Quote precisely the final stretch of the listing: start at the line containing "Could you tell which of" and stop after the last line.

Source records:
^^^^^^^^^^^^^^^^

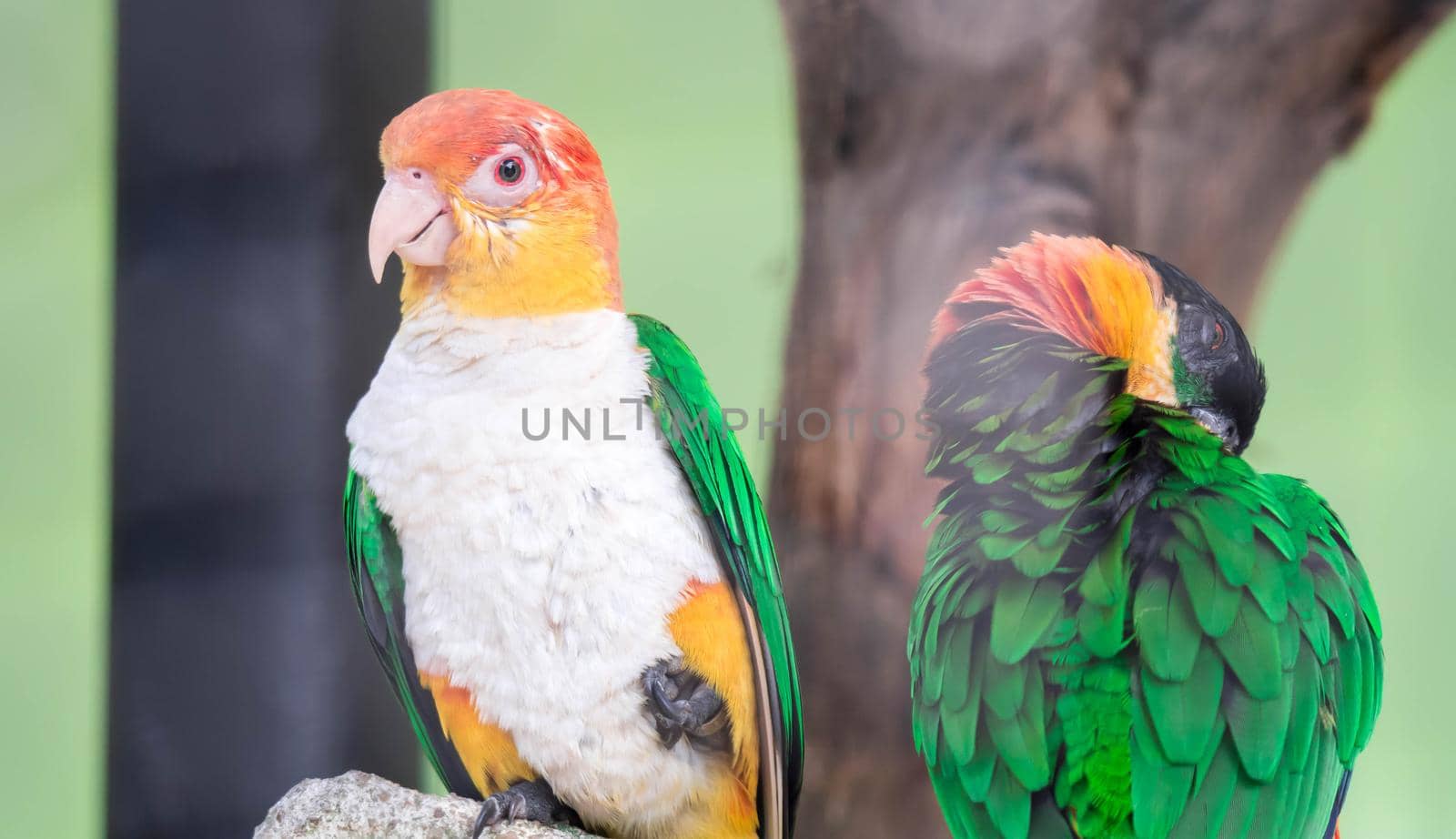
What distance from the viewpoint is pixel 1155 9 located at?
1168 mm

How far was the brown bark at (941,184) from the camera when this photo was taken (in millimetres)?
1166

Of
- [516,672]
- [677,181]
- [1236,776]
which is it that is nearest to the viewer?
[1236,776]

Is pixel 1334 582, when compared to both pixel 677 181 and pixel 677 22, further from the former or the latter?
pixel 677 22

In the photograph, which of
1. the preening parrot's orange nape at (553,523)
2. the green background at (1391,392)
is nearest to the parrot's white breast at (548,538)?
the preening parrot's orange nape at (553,523)

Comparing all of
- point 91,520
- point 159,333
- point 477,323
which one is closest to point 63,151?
point 159,333

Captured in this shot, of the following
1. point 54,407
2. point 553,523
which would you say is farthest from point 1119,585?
point 54,407

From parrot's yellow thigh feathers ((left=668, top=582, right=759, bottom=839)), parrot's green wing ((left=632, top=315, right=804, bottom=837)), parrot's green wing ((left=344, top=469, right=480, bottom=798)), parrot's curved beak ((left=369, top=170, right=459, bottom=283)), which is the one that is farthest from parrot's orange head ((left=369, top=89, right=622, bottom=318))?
parrot's yellow thigh feathers ((left=668, top=582, right=759, bottom=839))

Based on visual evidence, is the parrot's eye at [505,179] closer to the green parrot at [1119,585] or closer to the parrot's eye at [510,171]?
the parrot's eye at [510,171]

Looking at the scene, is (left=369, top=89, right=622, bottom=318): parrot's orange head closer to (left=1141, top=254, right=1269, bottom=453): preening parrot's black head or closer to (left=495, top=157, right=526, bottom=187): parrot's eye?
(left=495, top=157, right=526, bottom=187): parrot's eye

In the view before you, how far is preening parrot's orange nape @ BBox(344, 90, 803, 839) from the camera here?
1.10 metres

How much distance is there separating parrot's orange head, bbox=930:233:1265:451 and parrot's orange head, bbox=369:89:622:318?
1.39 feet

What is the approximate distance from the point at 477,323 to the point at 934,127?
521 millimetres

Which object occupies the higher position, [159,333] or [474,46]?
[474,46]

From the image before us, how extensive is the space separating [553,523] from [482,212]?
1.04 ft
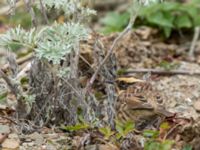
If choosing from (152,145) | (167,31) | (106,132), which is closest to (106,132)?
(106,132)

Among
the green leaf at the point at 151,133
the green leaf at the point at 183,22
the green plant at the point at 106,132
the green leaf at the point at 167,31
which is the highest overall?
the green leaf at the point at 183,22

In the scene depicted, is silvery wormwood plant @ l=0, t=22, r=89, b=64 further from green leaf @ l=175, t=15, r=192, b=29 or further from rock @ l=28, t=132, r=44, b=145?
green leaf @ l=175, t=15, r=192, b=29

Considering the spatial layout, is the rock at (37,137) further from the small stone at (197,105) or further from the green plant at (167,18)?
the green plant at (167,18)

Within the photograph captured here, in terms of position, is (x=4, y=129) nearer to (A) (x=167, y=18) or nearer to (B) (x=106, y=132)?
(B) (x=106, y=132)

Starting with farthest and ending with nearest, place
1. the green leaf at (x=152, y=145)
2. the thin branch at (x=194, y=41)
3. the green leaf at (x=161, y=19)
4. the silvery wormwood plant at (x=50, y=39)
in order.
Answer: the green leaf at (x=161, y=19) < the thin branch at (x=194, y=41) < the green leaf at (x=152, y=145) < the silvery wormwood plant at (x=50, y=39)

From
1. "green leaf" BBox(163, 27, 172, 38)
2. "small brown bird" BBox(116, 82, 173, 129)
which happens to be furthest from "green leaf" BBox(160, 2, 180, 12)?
"small brown bird" BBox(116, 82, 173, 129)

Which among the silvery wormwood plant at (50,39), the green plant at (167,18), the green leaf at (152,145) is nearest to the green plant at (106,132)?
the green leaf at (152,145)
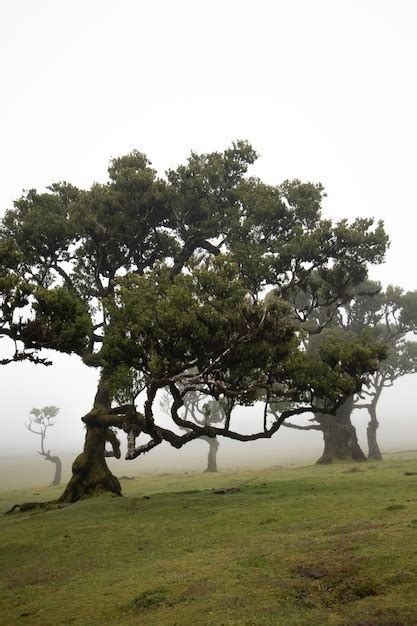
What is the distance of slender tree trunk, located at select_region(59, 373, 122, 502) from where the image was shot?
2764 cm

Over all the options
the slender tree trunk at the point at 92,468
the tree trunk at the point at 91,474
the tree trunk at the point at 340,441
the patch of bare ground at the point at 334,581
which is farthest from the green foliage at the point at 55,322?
the tree trunk at the point at 340,441

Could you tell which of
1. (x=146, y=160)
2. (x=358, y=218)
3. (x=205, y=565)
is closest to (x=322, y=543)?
(x=205, y=565)

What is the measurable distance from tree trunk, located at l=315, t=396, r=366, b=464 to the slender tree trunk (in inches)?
1095

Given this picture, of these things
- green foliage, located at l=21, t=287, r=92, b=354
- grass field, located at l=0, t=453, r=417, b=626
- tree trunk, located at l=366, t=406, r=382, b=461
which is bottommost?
grass field, located at l=0, t=453, r=417, b=626

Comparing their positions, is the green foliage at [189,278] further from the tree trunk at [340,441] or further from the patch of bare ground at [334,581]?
the tree trunk at [340,441]

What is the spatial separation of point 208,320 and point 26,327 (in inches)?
316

^^^^^^^^^^^^^^^^

OUTPUT OF THE TASK =
Could you tell which of
1. (x=146, y=160)
2. (x=358, y=218)
3. (x=205, y=565)
is closest to (x=322, y=543)?
(x=205, y=565)

What is the measurable distance from tree trunk, located at l=315, t=396, r=366, b=464 to the slender tree trunk (in inches)?
1095

Given this picture, of these things
- green foliage, located at l=21, t=287, r=92, b=354
- grass field, located at l=0, t=453, r=417, b=626
- tree trunk, located at l=366, t=406, r=382, b=461
which is bottommost?
grass field, located at l=0, t=453, r=417, b=626

Comparing their positions, is the green foliage at [189,278] further from the tree trunk at [340,441] or further from the patch of bare ground at [334,581]?
the tree trunk at [340,441]

What is the spatial separation of point 208,320 and point 26,327 (in inches)?
316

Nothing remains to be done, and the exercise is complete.